Catedral de Guadalajara.

Uzun sürmüş İspanyol İmparatorluğu boyunca Guadalajara mimari yapıdan kent düzenine, günlük hayattan ev kapılarına, çarşıdan pazara, insan yüzlerinden kıyafetlere kadar bir kültürel mütevazılıkla örülüdür. Özgüvenli minimal yaşam kültürle yoğrulmuş ve imrenilesi bir hayat görüntüsü yaratmıştır. Gördüğüm pek az ülkede bu kadar sakin ve mutlu insanlar gördüm. Olana razı olmak değil eldekiyle mutlu yaşama hüneri diyebiliriz buna. Dünyadan uzak olmak çok kere toplumların şansıdır. Guadalajara çarşısında yüzü arkaik mermer taşı gibi pürüzlü fakat gözleri aydınlık yaşlı bir kadının elinden üzerine acı pul biber serpilmiş bir kase nar yiyebilirsiniz. Kudret narı başka bir popüler meyvedir burada. Adeta incir kadar hürmet görür. Közlenmiş kaktüs yapraklarının üstünde servis edilen leziz Meksika bifteklerini yine burada bulabilirsiniz.

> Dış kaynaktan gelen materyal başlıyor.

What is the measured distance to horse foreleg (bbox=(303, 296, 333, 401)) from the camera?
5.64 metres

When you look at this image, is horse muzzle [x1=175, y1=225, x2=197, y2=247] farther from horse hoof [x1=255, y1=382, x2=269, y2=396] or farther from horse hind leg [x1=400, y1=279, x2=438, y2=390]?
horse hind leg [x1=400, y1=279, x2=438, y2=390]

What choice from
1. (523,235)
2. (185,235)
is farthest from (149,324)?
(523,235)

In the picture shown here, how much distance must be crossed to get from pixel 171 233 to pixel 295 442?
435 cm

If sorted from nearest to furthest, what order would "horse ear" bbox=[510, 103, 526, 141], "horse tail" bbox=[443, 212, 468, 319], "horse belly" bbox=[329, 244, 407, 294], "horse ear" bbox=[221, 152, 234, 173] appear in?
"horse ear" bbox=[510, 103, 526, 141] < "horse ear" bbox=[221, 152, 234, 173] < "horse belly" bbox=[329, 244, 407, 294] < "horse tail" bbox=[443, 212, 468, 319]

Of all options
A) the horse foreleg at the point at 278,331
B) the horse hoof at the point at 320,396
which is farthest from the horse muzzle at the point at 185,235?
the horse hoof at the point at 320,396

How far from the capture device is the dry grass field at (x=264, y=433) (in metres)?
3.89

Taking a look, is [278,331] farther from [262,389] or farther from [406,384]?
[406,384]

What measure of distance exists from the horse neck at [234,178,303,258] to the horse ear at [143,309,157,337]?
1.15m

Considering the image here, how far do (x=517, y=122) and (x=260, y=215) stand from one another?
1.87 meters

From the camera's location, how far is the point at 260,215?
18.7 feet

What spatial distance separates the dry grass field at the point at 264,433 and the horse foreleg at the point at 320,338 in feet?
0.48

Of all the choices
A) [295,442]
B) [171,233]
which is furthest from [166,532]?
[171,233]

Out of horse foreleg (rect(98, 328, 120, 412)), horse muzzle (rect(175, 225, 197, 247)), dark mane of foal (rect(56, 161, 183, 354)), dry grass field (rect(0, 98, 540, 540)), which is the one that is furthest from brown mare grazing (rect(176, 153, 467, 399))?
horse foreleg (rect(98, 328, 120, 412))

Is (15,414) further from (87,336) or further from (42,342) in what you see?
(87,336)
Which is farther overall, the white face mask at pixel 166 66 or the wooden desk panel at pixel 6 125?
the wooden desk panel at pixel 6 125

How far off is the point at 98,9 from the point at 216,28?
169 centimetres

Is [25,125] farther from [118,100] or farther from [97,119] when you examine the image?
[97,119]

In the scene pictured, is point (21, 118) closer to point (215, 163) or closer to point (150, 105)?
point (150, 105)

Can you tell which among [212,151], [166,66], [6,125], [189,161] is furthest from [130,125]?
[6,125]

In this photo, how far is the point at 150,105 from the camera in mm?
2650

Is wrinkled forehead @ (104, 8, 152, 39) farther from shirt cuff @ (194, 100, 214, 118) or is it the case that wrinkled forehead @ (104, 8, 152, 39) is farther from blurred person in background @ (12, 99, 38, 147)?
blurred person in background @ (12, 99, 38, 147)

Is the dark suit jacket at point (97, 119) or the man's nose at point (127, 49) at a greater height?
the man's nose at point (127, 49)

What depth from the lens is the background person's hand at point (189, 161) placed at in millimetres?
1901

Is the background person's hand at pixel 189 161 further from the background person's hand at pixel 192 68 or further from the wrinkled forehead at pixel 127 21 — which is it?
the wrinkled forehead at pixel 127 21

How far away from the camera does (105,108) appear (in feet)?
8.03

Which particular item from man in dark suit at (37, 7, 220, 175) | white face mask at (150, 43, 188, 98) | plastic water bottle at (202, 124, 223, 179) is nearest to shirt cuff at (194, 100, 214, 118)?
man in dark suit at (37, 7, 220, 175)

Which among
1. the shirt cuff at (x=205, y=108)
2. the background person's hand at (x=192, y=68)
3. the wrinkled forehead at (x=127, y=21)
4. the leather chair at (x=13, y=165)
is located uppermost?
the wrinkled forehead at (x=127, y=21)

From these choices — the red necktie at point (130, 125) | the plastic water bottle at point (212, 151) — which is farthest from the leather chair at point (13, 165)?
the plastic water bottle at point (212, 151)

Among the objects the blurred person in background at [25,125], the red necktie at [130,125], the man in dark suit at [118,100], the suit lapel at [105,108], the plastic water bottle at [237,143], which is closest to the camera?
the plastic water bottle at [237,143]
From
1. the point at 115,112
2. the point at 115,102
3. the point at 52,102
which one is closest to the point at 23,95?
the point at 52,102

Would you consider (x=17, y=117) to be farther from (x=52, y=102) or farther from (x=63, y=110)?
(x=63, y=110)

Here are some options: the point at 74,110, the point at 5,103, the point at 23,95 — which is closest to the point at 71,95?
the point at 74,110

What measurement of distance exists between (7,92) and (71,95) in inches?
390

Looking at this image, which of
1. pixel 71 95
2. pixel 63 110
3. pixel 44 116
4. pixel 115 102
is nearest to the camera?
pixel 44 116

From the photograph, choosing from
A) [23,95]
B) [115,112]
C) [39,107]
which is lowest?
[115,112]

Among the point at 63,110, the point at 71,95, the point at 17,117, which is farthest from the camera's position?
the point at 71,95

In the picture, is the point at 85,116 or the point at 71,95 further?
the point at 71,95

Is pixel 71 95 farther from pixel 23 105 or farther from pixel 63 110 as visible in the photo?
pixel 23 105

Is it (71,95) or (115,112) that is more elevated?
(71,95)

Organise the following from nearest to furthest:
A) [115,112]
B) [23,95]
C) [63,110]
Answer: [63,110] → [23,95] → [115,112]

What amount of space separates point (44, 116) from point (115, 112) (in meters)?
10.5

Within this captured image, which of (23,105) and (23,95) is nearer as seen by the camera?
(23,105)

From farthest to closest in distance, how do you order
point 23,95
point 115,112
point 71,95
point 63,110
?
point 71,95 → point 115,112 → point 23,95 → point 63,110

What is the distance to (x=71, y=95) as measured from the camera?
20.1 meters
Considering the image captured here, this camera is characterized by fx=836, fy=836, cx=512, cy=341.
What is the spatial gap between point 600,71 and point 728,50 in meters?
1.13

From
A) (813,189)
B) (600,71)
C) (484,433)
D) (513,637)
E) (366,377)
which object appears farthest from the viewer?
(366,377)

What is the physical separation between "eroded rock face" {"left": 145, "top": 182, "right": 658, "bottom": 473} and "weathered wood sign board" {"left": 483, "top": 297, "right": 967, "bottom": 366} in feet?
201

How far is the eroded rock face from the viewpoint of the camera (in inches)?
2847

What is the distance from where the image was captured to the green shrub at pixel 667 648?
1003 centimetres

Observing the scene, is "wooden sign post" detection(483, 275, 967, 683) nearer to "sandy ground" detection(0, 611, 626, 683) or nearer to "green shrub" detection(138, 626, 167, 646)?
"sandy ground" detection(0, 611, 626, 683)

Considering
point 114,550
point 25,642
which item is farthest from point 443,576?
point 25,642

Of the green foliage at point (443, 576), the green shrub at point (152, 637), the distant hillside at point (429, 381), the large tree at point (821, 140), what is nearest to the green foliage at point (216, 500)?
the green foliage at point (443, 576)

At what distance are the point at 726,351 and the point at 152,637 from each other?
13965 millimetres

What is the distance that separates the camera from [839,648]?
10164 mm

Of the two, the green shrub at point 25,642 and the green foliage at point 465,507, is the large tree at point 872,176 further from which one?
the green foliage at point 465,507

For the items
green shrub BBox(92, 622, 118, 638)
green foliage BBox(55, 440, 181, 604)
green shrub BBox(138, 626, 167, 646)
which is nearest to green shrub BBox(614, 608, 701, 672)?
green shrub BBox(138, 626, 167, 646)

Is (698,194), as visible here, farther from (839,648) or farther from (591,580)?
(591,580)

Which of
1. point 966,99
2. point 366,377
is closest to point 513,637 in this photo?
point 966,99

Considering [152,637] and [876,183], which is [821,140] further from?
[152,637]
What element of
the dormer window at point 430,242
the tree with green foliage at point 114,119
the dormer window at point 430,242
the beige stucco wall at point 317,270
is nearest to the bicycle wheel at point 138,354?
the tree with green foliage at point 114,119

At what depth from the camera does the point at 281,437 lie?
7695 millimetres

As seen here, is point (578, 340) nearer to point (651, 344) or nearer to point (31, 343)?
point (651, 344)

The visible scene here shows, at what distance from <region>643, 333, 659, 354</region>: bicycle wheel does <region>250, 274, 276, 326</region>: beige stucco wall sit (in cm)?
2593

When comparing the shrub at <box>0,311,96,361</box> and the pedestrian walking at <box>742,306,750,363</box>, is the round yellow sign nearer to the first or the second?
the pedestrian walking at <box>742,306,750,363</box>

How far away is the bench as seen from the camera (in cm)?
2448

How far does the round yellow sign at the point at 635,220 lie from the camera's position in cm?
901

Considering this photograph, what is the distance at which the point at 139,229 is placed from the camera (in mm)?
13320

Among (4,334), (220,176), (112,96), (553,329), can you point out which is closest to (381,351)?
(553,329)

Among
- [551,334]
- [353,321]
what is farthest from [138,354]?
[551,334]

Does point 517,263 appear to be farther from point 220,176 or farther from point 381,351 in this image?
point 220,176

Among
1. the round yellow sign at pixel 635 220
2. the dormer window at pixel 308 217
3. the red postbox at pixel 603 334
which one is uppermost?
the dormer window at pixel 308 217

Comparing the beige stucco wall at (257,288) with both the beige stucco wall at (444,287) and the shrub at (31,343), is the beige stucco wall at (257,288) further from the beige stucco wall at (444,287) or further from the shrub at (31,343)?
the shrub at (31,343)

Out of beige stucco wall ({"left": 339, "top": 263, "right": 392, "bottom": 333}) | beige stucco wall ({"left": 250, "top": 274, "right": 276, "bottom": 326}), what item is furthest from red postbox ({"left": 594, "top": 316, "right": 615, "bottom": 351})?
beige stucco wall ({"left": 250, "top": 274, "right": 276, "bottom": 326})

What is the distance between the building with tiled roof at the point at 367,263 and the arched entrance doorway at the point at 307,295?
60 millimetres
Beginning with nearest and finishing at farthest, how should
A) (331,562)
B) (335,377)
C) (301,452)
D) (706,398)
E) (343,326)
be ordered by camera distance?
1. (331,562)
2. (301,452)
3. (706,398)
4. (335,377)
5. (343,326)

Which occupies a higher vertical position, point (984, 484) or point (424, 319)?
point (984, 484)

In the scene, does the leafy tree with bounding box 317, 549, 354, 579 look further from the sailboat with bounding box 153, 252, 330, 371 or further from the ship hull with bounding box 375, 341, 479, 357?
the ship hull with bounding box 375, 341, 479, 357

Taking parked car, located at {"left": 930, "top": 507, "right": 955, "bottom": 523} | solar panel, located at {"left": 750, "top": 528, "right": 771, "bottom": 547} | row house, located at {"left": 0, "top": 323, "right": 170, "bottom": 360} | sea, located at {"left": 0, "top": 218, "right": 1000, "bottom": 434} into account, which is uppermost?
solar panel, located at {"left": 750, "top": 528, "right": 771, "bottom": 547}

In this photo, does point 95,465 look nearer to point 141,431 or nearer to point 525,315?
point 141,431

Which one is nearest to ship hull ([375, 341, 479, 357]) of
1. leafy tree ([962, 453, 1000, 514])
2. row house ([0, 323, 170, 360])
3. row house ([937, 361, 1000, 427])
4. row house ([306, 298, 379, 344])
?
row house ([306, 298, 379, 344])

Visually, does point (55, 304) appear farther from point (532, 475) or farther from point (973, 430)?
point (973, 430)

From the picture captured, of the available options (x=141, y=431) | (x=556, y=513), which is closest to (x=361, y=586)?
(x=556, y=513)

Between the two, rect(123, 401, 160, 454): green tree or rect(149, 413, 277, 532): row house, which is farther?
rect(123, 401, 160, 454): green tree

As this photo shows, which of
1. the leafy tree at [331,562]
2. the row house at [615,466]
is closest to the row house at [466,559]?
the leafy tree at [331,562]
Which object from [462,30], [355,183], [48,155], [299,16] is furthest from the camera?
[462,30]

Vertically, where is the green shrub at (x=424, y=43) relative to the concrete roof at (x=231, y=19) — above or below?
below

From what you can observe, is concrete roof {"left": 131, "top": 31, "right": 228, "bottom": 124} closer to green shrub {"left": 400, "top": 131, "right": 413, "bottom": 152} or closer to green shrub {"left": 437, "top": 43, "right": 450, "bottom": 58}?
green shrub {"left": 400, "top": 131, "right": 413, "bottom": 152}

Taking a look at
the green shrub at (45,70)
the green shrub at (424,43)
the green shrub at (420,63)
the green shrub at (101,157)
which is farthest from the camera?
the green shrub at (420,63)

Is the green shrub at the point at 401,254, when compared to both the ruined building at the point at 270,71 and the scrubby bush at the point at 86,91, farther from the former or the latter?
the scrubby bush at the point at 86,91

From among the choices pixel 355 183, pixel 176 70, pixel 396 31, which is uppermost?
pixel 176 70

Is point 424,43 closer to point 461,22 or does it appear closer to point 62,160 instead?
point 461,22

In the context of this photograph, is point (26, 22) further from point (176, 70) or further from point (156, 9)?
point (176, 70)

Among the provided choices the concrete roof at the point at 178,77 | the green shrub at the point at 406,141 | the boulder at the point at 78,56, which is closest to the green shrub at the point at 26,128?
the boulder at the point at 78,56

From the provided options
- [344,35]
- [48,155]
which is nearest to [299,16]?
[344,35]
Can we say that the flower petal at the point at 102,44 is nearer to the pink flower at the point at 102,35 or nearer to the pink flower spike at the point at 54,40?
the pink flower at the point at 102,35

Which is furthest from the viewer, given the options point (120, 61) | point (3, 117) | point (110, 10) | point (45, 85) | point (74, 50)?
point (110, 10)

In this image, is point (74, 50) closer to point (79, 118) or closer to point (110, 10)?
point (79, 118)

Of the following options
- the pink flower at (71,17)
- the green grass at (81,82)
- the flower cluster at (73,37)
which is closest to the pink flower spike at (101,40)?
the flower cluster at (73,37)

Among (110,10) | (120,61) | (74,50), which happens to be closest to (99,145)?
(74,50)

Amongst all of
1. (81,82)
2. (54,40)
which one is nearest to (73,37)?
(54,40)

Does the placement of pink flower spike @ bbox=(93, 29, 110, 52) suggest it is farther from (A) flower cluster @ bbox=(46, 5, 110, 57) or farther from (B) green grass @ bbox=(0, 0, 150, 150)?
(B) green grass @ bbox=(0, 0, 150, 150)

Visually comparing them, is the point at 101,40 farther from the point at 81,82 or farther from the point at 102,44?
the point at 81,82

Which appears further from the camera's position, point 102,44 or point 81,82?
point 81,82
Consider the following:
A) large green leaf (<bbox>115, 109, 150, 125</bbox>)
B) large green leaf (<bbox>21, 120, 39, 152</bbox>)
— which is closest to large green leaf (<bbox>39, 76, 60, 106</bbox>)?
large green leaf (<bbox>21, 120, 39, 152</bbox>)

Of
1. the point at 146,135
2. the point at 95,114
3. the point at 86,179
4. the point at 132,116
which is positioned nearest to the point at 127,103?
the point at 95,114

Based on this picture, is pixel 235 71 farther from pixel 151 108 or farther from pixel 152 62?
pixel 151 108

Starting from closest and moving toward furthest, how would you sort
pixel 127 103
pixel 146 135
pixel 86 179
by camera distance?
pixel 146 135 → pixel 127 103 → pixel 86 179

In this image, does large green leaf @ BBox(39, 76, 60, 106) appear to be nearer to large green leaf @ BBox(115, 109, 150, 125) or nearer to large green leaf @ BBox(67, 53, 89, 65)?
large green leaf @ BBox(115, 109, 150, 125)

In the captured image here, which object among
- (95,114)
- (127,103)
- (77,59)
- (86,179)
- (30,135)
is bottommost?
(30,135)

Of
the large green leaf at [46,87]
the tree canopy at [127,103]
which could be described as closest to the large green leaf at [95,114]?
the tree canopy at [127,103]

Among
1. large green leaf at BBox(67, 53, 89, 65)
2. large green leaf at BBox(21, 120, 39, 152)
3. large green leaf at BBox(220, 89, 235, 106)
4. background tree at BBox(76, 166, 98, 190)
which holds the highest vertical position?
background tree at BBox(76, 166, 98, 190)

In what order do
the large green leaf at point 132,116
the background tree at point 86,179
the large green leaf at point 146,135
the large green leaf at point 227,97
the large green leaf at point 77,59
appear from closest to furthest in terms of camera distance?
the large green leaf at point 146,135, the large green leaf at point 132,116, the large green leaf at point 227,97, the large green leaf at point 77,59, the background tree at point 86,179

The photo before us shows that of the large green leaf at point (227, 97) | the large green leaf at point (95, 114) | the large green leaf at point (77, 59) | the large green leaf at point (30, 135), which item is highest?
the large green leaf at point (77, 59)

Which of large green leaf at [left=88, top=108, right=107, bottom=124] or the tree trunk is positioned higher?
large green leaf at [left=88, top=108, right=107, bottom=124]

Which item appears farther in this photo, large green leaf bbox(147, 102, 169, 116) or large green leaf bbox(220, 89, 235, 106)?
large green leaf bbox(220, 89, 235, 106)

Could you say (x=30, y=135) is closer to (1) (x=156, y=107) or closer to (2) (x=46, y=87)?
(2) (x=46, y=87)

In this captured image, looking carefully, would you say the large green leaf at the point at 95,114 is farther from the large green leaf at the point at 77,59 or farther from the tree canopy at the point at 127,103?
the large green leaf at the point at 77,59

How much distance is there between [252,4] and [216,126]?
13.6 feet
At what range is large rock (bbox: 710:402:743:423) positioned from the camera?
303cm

Gördüğüm pek az ülkede bu kadar sakin ve mutlu insanlar gördüm.

Hospicio Cabañas (Museo Cabañas): Meksika'nın Jalisco Eyaletinin Guadalajara kentindeki bir Dünya Mirası olan Hospicio Cabañas, Amerika kıtasının en eski ve en büyük hastane komplekslerinden biridir.

Guadalajara bir fuar ve kültür şehri olarak sürekli festivallere ev sahipliği yapar. Sinema festivali ve kitap fuarı en çok bilinenlerden. Dünyanın pek çok yerinden sinemacı ve yayıncı buluşur bu etkinliklerde. Yüzyılın içinde yaşamakla yüzyılın dışında yaşamak nasıl bir şeydir bunu görmek için Guadalajara’nın geniş avlulu, yüksek tavanlı, zevkle süslenmiş mekânlarına dalmak, sadece Don Kişot heykellerinin peşine düşmek bile yeterlidir. İspanya’da bile bu sıklıkla Don Kişot ile karşılaşmazsınız. Ben yoksullara yemek dağıtan Sanço Panza isimli bir imarete bile rastladım. Ayrıca parklar dahil şehrin her yanı özgün heykellerle bezenmiş durumda…1600 metreyi bulan rakımıyla ise burası tam nefes alınacak bir yer.

Bir de dans ve müzikten ve insanların barışçıl yüzlerinden söz açmalı. Çok dipte ve gerilerde ne olup bitmektedir bir toplumda bilemeyiz ama görülen renklilik insana şevk verir. Sofistike düşünceyi terk etmemiş insanlar yaşarlar burada. Benim kaldığım otelin yerel ve özgün mimarisi bir yana her bir oda filozofların ve yazarların adını taşıyordu mesela. 1,5 milyona yaklaşan nüfusu ve onca mesafeye rağmen insana çok yakın gelen günlük hayat akışıyla Guadalajara ilk fırsatta görülmeye değer yerlerden birisi. Gidince bir berber dükkânına uğrayıp da ortamın seçkinliğini yaşamanın, artık pek az yerde rastlanan burunlu şehir içi ulaşım otobüslerinin ve güzelim kahve dükkânlarının peşi asla bırakılmaz.

Guadalajara bir fuar ve kültür şehri olarak sürekli festivallere ev sahipliği yapar.

Yoksullara yemek dağıtan Sanço Panza isimli bir imarete bile rastladım.